Set exercise. Locate each line in the entries below that contains the word "camera" with matching case, and copy those lines out.

Records in a dataset.
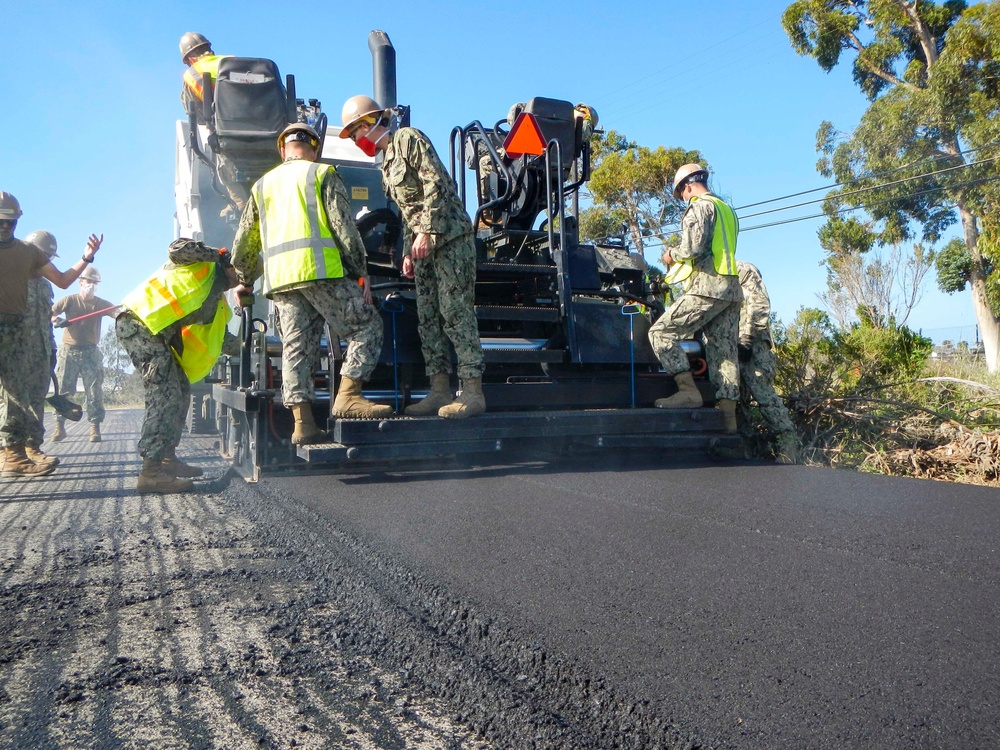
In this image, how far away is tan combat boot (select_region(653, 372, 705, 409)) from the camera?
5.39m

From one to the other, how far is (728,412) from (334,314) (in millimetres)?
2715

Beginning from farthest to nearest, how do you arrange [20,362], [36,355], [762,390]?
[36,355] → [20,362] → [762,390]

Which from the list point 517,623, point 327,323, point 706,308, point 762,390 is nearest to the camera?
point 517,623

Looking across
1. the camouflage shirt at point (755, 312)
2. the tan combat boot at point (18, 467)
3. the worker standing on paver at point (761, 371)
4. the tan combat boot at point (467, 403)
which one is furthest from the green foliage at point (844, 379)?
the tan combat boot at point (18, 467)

==

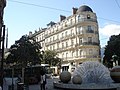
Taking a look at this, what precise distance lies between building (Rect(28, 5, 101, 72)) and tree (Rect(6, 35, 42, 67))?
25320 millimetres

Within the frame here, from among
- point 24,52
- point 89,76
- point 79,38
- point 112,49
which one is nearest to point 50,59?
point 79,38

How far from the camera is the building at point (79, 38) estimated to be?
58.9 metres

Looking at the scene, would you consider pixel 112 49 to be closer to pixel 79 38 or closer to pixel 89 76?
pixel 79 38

--

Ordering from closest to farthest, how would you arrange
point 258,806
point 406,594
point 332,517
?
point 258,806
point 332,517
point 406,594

Exercise result.
In this image, how far away is tan combat boot (select_region(653, 372, 705, 409)) from the camera?
Which from the list point 517,623, point 327,323, point 706,308, point 762,390 is nearest to the camera?
How far from the camera is the building at point (79, 38) estimated to be?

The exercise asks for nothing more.